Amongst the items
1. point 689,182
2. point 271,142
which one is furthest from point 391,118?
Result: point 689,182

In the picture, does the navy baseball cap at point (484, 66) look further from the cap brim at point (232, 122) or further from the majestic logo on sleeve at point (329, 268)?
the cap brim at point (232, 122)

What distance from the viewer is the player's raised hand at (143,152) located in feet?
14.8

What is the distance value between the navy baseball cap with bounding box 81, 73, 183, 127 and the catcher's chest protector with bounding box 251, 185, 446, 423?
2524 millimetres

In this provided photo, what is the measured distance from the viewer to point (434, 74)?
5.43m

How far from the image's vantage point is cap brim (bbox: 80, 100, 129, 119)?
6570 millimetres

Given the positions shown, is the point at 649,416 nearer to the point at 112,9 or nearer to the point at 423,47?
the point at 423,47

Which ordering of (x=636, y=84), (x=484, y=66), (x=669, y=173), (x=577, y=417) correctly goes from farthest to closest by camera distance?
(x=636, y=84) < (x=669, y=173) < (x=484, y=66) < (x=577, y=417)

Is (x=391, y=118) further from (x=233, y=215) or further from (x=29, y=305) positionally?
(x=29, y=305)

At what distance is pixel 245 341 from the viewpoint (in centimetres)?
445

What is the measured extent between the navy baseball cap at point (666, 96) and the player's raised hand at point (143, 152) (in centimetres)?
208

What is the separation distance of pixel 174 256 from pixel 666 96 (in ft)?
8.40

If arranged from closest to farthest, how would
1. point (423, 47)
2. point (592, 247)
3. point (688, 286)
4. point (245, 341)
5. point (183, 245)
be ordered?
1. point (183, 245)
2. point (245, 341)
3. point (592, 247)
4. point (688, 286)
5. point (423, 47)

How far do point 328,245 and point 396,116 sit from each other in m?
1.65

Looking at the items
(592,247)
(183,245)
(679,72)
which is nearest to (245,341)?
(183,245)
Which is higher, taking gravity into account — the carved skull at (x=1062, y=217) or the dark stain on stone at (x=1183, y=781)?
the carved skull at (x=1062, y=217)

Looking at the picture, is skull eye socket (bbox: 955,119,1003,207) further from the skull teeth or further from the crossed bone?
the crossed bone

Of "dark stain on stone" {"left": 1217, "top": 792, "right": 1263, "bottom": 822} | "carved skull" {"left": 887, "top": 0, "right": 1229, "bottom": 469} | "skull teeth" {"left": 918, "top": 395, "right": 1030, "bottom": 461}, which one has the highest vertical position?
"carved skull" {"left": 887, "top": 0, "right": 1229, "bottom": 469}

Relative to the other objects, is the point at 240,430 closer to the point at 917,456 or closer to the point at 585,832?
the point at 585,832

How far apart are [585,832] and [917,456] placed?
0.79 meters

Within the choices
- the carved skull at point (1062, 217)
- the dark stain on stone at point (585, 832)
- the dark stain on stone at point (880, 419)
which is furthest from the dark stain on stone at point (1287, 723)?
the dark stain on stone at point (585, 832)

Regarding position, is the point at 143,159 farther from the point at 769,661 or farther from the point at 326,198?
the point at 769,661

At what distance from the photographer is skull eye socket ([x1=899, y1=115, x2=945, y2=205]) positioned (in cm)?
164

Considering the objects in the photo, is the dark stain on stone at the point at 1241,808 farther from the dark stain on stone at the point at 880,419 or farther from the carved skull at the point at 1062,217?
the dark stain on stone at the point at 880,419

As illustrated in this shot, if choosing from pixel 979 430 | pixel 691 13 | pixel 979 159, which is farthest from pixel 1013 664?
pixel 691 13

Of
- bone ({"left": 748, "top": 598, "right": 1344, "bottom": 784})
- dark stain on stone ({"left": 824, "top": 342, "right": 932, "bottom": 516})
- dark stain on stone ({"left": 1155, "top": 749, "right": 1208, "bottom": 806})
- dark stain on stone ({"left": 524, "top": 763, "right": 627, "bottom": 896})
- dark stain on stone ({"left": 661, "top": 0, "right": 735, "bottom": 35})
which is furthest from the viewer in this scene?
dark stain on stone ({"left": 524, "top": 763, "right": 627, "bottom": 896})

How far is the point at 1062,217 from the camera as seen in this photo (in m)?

◆ ◆ ◆ ◆ ◆

Reproduce the material above word for word, starting at the line with "Within the choices" and running through its final line.

__Final result__
Within the choices
- the carved skull at point (1062, 217)
- the dark stain on stone at point (585, 832)
- the dark stain on stone at point (880, 419)
which is furthest from the dark stain on stone at point (1287, 723)?
the dark stain on stone at point (585, 832)

Regarding position, is the point at 143,159 farther from the point at 769,661 or farther from the point at 326,198?
the point at 769,661

At what distance from the photographer is skull eye socket ([x1=899, y1=115, x2=945, y2=205]) positioned (in cm)?
164

Considering the objects in the photo, is the dark stain on stone at the point at 1241,808 farther from the dark stain on stone at the point at 880,419 or farther from the carved skull at the point at 1062,217?
the dark stain on stone at the point at 880,419

As illustrated in this shot, if choosing from pixel 979 430 | pixel 691 13 | pixel 979 159, which is farthest from pixel 1013 664?
pixel 691 13

Of
- bone ({"left": 748, "top": 598, "right": 1344, "bottom": 784})
- dark stain on stone ({"left": 824, "top": 342, "right": 932, "bottom": 516})
- dark stain on stone ({"left": 1155, "top": 749, "right": 1208, "bottom": 806})
- dark stain on stone ({"left": 524, "top": 763, "right": 627, "bottom": 896})
- dark stain on stone ({"left": 661, "top": 0, "right": 735, "bottom": 35})
which is furthest from the viewer in this scene?
dark stain on stone ({"left": 524, "top": 763, "right": 627, "bottom": 896})

How far is the point at 1062,217 from the camera as seen in this photo (in m)?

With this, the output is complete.